PD-L1 is expressed in immune cells, such as T-cells, B-cells, macrophages, and dendritic cells, in addition to tumor cells. In our study, we also investigated PD-L1 expression in immune cells within this microenvironment, and examined its role as a predictor of MTX-LPD prognosis, but we did not find any significant differences. Although not included in this cohort, in the past, in patients who underwent lymph node biopsy after MTX discontinuation at our institution, necrosis in the center of the lesion with surrounding abundant CD8-positive T-cells was noted (Figure S1). In Tokuhira et al., the absolute lymphocyte count in the peripheral blood of MTX-LPD patients recovered rapidly in the spontaneous remission group, but did not change in the exacerbation group.28 These recovered lymphocytes were mainly composed of Th1, effector memory B-cells, and EBV-specific T-cells.2, 28 Based on this analysis and previous reports, we suggest that CD8-positive T-cells are involved in the spontaneous regression of MTX-LPD, and PD-1/PD-L1 is a vital molecule for this reaction. Abnormalities in the PD-1/PD-L1 pathway may contribute to the poor prognosis for CHL-type MTX-LPD caused by excessive PD-L1 gene amplification.
5 CONCLUSIONS
Compared with DLBCL-type MTX-LPD, CHL-type MTX-LPD was not resolved after MTX discontinuation alone, and required chemotherapy in many cases. In addition, PD-L1 expression was found to be significantly higher in patients with CHL-type than in those with DLBCL-type MTX-LPD. Patients with CHL-type MTX-LPD with high PD-L1 expression tended to have exacerbations and relapses after MTX discontinuation.

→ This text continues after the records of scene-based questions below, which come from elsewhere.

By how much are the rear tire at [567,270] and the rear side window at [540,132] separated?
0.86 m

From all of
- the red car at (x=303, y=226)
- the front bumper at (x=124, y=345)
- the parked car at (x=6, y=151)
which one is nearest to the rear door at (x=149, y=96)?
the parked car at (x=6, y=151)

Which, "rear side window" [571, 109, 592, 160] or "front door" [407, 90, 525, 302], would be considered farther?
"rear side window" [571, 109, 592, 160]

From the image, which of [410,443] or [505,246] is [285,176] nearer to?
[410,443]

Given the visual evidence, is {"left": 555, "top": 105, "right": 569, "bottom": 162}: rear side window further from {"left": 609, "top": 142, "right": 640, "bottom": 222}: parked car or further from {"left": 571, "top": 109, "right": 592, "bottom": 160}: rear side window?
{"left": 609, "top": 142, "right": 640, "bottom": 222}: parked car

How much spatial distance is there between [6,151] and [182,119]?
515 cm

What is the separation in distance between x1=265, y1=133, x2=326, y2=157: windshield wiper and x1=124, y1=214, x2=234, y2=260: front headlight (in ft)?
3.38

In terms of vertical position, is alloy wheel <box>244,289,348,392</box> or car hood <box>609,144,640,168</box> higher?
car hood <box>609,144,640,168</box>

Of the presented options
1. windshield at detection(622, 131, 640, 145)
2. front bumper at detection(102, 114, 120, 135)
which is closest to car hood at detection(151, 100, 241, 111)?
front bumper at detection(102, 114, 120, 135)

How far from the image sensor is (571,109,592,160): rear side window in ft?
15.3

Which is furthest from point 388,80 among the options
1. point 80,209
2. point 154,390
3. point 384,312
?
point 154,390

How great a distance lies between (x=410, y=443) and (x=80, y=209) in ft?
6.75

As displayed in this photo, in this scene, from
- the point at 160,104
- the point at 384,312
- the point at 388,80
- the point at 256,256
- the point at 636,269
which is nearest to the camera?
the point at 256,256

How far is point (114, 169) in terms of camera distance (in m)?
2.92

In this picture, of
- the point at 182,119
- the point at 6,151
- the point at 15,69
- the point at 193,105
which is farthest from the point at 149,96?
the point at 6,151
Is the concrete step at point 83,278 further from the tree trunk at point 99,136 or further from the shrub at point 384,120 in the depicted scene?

Our study suggests that the PD-1/PD-L1 pathway is involved in refractoriness to MTX discontinuation in CHL-type MTX-LPD.
CONFLICT OF INTEREST
The authors have no competing interest to declare.
AUTHOR CONTRIBUTIONS
Conceptualization, Y.G. and Y.S.; methodology, Y.G.; formal analysis, Y.G. and M.D.; investigation, Y.G., M.D., T.I., M.F.N., M.S., Y.E., A.N., A.F., and N.I.; data curation, Y.G.; writing—original draft preparation, Y.G.; writing—review and editing, Y.N., N.N., and Y.S.; supervision, Y.S. and T.Y. All authors have read and agreed to the published version of the manuscript.
ETHICS STATEMENT
The study protocol was approved by the Institutional Review Board of Okayama University (reference numbers: 1607-016 and 2007-033). Comprehensive informed consent was obtained from all patients through an opt-out methodology at Okayama University.
Open Research
DATA AVAILABILITY STATEMENT
The data might be made available upon request, and some restrictions will apply.